À toutes ces approches « Conversations » offre un complément « d’enquête » majeur et pluriel. Les textes croisés de ses correspondances ou de ses rencontres - avec des personnages aussi variés que Harry Bellet, Pierre-André Boutang, Jean Daive, Joëlle Gonthier, Anne Dagbert, Gérard-Georges Lemaire, Natacha Pugnet entre autres - ouvrent encore les perspectives de l’œuvre et permettent de comprendre comment Jaccard agit pour épurer le cœur de la peinture. Il explique comment au fil du temps celui-ci a été recouvert et empesé par les lois des normes et des techniques. L’artiste réinsère donc du ludique dans l’art sans pour autant estimer que l’art n’est pas sérieux. Au contraire. C’est parce qu’il est pour Jaccard une activité suprême qu’il se doit d’en rouvrir le jeu par des gestes iconoclastes, primitifs, rupestres dont l’apparent non-sens cache une stratégie ambitieuse. La suie sombre des traces y devient voluptueuse et la calcination provoque d’étranges volutes. Elles inventent un nouveau clair-obscur et une vaporisation, une hantise de l’air.
Entre les volutes des fumées et « les merveilleux nuages » dont parlait Baudelaire une jonction se produit. Dans les deux cas, la déformation incessante des éléments volatils sollicite l’imaginaire par les perceptions aléatoires qu’elle produit. Elle laisse une place au hasard auquel l’artiste doit parfois se plier pour l’intégrer dans sa démarche. Car le feu n’est pas un complice qui se laisse dompter. Et si Jaccard s’est laissé porter par exemple vers l’œuvre « nuageuse » de Hendrik c’est parce qu’il y avait là une confrontation avec ce qu’il cherche dans tout son travail. Ce que Breitner fixe, Jaccard le laisse vacant pour regarder ailleurs et voir autrement ici-même, ici-bas, sans propension mystique.

Si mysticisme il y a c’est uniquement celui que produit la matière elle-même en ses effluves aussi telluriques qu’aériens. Et si Jaccard insiste volontiers sur le rôle que joue les rêves sur sa pensée, le créateur ne veut que les sublimer dans son alchimie particulière. Ce qui est recherché n’est pas une extase divine mais un plaisir physique. Toutefois la première n’est pas forcément absente. Parlant de ses tableaux éphémères l’artiste précise que leur précarité « est à l’image de ma pensée fragile, dont les ombres légères et pulvérulentes me rappellent les faiblesses de la mémoire. Mais c’est aussi dans ce lieu consacré et hanté par le spectre du buisson ardent, l’autre métaphore désignant la brûlante révélation de la présence divine ».

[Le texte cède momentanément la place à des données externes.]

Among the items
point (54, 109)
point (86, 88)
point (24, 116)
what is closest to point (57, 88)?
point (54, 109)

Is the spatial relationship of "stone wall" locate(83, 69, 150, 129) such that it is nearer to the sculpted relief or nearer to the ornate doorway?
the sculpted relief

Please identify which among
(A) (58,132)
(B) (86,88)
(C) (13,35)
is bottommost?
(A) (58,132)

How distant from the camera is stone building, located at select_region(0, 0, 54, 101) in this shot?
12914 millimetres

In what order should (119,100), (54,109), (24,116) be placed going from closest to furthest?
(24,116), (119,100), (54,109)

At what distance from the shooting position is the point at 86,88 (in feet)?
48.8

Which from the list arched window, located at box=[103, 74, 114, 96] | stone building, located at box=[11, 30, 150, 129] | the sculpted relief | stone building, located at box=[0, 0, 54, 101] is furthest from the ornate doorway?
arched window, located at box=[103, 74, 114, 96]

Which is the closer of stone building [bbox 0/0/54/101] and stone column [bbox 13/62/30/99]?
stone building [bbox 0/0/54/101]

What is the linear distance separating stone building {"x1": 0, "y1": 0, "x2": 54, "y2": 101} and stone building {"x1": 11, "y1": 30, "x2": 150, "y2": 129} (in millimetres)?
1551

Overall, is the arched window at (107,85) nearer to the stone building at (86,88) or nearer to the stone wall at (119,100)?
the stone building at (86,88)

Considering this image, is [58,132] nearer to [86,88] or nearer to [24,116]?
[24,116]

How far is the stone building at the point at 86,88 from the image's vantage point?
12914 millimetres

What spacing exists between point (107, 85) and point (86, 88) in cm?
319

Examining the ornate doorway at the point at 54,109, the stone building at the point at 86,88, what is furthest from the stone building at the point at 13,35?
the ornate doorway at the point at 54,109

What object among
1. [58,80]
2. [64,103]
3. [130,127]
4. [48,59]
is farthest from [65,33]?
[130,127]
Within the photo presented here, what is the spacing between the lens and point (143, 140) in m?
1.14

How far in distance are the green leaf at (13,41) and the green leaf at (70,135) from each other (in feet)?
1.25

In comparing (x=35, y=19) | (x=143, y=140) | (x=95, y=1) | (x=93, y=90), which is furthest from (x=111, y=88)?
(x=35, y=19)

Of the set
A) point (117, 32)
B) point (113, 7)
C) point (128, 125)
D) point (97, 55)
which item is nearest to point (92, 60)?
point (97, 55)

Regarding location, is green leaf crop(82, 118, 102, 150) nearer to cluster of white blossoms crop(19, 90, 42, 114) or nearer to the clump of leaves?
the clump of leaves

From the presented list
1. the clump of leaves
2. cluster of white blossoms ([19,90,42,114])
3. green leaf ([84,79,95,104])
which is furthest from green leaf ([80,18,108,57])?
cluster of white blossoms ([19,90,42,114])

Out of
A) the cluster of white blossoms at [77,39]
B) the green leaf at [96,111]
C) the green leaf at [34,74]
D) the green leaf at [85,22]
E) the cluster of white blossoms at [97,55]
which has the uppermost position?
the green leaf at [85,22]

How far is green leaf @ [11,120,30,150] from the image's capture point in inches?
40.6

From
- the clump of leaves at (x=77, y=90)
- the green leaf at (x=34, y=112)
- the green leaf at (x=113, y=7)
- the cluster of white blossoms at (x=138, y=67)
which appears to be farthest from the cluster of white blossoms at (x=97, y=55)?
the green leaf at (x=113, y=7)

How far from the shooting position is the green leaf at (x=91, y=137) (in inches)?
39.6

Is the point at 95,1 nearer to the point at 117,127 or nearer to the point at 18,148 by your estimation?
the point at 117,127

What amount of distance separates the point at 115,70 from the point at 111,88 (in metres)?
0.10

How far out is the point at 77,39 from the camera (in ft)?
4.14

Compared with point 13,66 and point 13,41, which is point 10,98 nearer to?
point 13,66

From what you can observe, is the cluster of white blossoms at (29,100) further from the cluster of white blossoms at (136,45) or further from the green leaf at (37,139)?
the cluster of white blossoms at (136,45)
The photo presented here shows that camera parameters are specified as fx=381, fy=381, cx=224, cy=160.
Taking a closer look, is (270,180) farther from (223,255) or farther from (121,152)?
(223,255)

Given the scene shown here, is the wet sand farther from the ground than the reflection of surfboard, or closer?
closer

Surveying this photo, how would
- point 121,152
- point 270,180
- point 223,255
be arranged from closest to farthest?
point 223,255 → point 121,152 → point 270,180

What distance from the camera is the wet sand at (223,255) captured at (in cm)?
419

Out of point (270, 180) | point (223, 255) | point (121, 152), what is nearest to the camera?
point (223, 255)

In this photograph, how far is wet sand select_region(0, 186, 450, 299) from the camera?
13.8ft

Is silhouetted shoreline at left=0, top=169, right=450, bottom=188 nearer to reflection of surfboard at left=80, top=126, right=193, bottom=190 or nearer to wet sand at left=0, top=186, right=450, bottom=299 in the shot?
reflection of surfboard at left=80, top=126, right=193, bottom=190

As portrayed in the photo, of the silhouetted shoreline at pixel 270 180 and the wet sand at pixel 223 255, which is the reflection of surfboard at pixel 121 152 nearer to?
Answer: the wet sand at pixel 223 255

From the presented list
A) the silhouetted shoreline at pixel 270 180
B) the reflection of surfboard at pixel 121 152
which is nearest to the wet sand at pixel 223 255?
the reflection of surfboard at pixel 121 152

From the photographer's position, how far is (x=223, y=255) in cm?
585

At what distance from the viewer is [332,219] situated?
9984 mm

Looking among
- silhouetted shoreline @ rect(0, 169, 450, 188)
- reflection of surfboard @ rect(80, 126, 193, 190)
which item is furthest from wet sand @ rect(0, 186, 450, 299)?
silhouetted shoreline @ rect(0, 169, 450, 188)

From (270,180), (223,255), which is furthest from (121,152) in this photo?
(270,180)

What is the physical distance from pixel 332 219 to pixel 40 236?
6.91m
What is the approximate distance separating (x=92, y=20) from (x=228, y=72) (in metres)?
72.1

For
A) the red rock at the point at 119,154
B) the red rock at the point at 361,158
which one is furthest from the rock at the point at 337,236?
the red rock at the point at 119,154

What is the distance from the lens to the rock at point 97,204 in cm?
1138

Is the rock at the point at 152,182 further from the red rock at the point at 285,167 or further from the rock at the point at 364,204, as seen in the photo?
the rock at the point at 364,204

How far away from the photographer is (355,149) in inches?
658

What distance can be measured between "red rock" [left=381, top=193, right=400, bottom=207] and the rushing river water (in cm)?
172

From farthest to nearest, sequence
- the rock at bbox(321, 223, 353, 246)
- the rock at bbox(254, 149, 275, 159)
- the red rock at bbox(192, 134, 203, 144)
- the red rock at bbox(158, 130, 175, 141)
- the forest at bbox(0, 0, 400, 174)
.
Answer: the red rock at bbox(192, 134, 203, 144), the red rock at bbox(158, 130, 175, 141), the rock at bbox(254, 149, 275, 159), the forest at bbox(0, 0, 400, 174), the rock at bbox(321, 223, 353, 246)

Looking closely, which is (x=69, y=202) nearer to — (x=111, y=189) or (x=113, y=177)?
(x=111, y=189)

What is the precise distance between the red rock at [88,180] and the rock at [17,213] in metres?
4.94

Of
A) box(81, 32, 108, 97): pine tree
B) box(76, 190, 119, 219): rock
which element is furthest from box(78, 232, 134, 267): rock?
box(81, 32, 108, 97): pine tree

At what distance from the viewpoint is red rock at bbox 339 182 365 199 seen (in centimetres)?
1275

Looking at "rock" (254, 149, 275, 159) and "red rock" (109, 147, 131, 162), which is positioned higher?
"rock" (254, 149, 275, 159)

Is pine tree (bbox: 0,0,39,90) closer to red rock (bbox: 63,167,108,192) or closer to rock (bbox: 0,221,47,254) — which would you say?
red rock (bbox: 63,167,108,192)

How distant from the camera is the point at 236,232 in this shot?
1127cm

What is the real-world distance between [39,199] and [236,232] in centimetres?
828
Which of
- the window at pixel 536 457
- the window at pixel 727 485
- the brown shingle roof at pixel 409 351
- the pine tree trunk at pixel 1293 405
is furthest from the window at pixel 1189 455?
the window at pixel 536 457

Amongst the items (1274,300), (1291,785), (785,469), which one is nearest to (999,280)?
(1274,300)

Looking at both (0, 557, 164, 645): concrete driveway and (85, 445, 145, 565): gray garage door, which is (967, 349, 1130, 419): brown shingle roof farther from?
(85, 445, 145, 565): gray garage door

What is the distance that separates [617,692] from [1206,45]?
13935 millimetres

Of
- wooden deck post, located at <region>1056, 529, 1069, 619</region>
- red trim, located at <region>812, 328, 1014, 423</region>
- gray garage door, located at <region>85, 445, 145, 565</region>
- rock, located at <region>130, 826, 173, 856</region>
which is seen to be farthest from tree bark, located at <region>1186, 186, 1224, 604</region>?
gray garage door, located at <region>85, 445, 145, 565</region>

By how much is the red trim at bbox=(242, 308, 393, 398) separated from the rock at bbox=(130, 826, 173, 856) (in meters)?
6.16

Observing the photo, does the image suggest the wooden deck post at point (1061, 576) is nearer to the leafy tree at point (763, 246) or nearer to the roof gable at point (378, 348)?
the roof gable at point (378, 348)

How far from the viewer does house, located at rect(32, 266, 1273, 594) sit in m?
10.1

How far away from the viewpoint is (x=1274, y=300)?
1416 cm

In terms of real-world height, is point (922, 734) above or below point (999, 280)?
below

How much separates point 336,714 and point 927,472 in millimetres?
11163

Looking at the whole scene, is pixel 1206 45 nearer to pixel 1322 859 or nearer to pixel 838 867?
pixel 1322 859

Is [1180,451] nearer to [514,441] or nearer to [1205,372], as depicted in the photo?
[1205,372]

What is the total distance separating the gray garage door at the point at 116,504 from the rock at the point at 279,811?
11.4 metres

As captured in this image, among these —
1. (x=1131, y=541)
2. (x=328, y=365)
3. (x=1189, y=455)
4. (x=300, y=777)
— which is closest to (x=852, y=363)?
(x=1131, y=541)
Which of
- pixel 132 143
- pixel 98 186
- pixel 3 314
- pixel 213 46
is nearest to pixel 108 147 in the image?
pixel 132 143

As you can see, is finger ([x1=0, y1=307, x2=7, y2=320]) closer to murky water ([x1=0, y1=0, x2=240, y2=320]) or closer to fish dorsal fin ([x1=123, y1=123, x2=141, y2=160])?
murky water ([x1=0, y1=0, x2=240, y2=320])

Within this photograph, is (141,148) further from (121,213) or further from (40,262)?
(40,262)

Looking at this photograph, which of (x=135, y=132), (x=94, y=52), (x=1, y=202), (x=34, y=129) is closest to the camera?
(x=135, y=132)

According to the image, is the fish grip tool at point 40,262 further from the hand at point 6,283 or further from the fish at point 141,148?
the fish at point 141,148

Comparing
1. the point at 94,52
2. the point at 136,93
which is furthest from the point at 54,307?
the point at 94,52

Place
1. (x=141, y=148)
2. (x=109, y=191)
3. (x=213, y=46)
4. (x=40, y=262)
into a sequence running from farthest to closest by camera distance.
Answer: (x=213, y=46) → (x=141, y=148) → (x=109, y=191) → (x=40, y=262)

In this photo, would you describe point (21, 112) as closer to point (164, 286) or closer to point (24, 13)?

La poussière chez lui n’est pas ce qu’elle est pour Parmiggiani à savoir « l’emblème métaphysique parfait pour nos temps de destructions majeures » comme l’affirme l’artiste italien. Elle n’a rien à voir non plus avec « l’élevage de la poussière » cher à Duchamp pour lequel cette matière ne devient une matière d’observation et de réflexion que comme processus à part entière de réflexion. Jaccard par la fumée ne radicalise pas l’absence jusqu’au néant : il ramène l’idée métaphysique à un face à face matériel, tactile que l’on peut entretenir avec un seul pan de mur qui d’une certaine manière peut symboliser l’infini. L’empreinte n’est pas une matière de fuir et elle doit être pensée au-delà de toute métaphysique. Elle oblige à penser la destruction en paradoxalement renonçant aux prétendues puretés du néant. Devant de telles traces il est impossible d’affirmer qu’il n’y a plus rien : la survivance des cendres devient la sur-vivance de l’art qui lui-même réfute par essence et nature le néant.